- Film poster
- Directed by: A. J. Edwards
- Written by: A. J. Edwards
- Produced by: Terrence Malick Nicolas Gonda Jake DeVito Charley Beil
- Starring: Jason Clarke Diane Kruger Brit Marling Wes Bentley
- Cinematography: Matthew J. Lloyd
- Edited by: Alex Milan
- Music by: Hanan Townshend
- Production company: Brothers K Productions
- Distributed by: Amplify
- Release dates: January 18, 2014 (Sundance); November 7, 2014 (United States);
- Running time: 95 minutes
- Country: United States
- Language: English

= The Better Angels (film) =

The Better Angels is a 2014 American biographical historical drama film about United States President Abraham Lincoln's formative years. It was written and directed by A. J. Edwards and produced by Terrence Malick.

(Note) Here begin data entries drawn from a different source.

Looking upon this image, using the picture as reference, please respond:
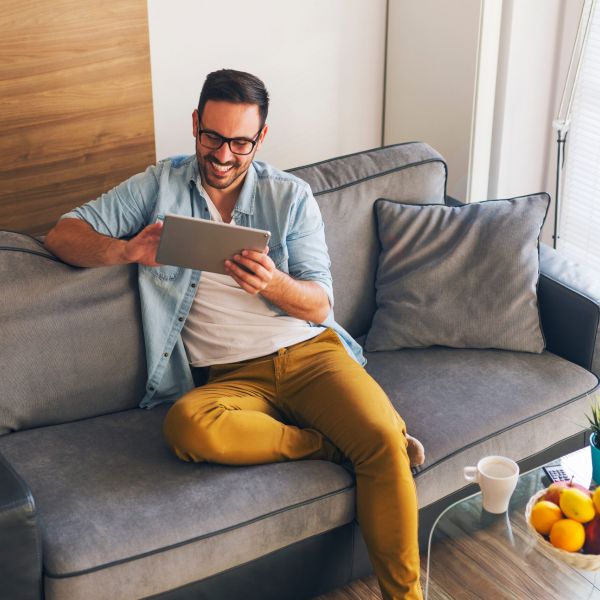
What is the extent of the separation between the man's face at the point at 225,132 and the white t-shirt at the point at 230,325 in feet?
0.28

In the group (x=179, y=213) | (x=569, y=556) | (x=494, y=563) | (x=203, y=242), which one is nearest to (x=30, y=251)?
(x=179, y=213)

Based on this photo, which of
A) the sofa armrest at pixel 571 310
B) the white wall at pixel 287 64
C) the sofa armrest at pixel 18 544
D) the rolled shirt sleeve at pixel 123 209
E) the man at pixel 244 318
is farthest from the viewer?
the white wall at pixel 287 64

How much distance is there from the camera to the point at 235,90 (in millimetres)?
2254

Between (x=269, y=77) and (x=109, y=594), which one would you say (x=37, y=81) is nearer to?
(x=269, y=77)

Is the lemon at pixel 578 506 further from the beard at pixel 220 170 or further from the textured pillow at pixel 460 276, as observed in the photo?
the beard at pixel 220 170

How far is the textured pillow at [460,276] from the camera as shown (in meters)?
2.58

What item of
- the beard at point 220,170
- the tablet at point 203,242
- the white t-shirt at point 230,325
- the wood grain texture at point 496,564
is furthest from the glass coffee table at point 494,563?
the beard at point 220,170

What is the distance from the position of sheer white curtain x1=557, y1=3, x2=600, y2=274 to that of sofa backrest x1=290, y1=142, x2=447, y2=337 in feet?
2.68

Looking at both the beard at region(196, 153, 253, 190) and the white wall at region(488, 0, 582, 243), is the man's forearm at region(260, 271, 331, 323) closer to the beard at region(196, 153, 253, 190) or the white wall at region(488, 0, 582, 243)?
the beard at region(196, 153, 253, 190)

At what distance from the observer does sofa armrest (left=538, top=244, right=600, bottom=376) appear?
8.25ft

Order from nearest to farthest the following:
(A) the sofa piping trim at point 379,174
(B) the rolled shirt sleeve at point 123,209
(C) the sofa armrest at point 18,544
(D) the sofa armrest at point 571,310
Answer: (C) the sofa armrest at point 18,544 → (B) the rolled shirt sleeve at point 123,209 → (D) the sofa armrest at point 571,310 → (A) the sofa piping trim at point 379,174

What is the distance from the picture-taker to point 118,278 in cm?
234

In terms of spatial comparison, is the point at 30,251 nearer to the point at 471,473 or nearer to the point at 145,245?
the point at 145,245

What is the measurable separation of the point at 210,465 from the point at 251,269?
44cm
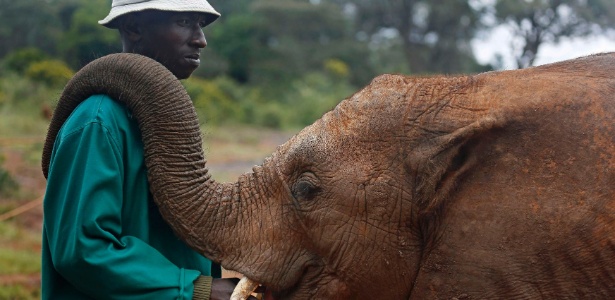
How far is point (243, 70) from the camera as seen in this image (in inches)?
1718

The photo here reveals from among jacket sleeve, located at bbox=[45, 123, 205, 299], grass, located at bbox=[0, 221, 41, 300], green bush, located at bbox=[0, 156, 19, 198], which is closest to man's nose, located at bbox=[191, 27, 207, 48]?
jacket sleeve, located at bbox=[45, 123, 205, 299]

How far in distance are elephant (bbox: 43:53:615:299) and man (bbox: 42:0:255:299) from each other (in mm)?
100

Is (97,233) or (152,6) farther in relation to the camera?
(152,6)

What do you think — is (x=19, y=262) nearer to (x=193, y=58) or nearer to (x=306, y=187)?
(x=193, y=58)

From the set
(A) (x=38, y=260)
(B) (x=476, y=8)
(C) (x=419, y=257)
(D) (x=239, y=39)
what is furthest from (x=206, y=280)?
(B) (x=476, y=8)

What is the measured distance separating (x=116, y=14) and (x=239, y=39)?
40.1 metres

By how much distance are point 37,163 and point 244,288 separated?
573 inches

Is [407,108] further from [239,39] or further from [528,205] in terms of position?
[239,39]

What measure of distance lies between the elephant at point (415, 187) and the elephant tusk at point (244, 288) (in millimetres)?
45

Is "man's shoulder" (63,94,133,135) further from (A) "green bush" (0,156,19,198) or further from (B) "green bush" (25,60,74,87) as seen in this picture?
(B) "green bush" (25,60,74,87)

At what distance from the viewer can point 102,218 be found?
3.21 metres

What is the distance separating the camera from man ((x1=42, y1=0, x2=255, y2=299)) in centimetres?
317

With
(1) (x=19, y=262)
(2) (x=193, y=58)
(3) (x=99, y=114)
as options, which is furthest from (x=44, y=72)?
(3) (x=99, y=114)

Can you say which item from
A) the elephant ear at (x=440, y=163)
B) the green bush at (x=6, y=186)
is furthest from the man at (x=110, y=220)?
the green bush at (x=6, y=186)
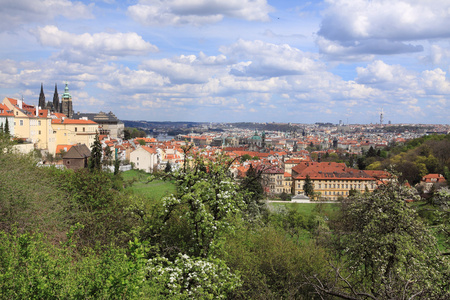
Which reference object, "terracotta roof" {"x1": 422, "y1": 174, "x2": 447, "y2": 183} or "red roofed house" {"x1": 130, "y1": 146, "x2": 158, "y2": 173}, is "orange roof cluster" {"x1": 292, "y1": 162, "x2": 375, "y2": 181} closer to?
"terracotta roof" {"x1": 422, "y1": 174, "x2": 447, "y2": 183}

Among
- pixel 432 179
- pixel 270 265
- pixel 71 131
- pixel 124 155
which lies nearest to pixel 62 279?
pixel 270 265

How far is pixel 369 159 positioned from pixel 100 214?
239ft

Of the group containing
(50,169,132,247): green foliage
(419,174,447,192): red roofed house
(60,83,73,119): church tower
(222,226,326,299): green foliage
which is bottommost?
(419,174,447,192): red roofed house

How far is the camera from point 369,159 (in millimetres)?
79062

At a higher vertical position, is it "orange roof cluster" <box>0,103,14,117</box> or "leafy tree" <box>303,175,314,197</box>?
"orange roof cluster" <box>0,103,14,117</box>

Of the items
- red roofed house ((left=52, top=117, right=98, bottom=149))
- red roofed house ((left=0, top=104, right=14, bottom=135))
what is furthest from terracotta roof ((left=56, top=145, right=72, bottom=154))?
red roofed house ((left=0, top=104, right=14, bottom=135))

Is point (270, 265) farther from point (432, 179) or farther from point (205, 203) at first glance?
point (432, 179)

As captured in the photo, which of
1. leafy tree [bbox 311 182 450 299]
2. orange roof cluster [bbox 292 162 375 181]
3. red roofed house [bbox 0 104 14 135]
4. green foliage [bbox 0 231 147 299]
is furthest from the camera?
orange roof cluster [bbox 292 162 375 181]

The film had its premiere at 2014 Sundance Film Festival on January 18, 2014. It was subsequently screened in the Panorama program at the 64th Berlin International Film Festival on February 8, 2014.

In March 2014, Amplify acquired distribution rights to the film. It was released on November 7, 2014.

==Synopsis and background==
This film serves as a story of Abraham Lincoln's childhood, his upbringing in Indiana, and the hardships and tragedies that made him the man he was. Lincoln lived more than thirteen years in Indiana, but the film focuses on his life from ages eight to eleven or twelve (years 1817 to 1821), and explores Lincoln's relationships between Lincoln and his birth mother and his stepmother. Lincoln historian and scholar William Bartelt served as a historical consultant for the film with Bartelt's 2008 book There I Grew Up: Remembering Abraham Lincoln's Indiana Youth providing substantial inspiration to the filmmakers. The title of the film, "The Better Angels," is borrowed from the final words of Abraham Lincoln's first inaugural address, "the better angels of our nature."

==Cast==
- Diane Kruger as Sarah Lincoln
- Jason Clarke as Thomas Lincoln
- Brit Marling as Nancy Lincoln
- Wes Bentley as Mr. Crawford
- Braydon Denney as Abe
- Cameron Mitchell Williams as Dennis Hanks

==Reception==
The Better Angels received mixed reviews from critics. Todd McCarthy of The Hollywood Reporter gave the film a positive review, saying it's "a beautiful, arty, very Malick-influenced evocation of Abraham Lincoln's childhood." Katie Hasty of HitFix praised the film by saying it is "a lushly conceived, exhaustively realized debut feature that'd be pretty formidable stuff coming from a more practised filmmaker — and derided in some quarters as a self-impressed knock-off." Rodrigo Perez in his Indiewire review said the movie focuses "on mood, nature, divinity and celestial atmosphere" rather than story.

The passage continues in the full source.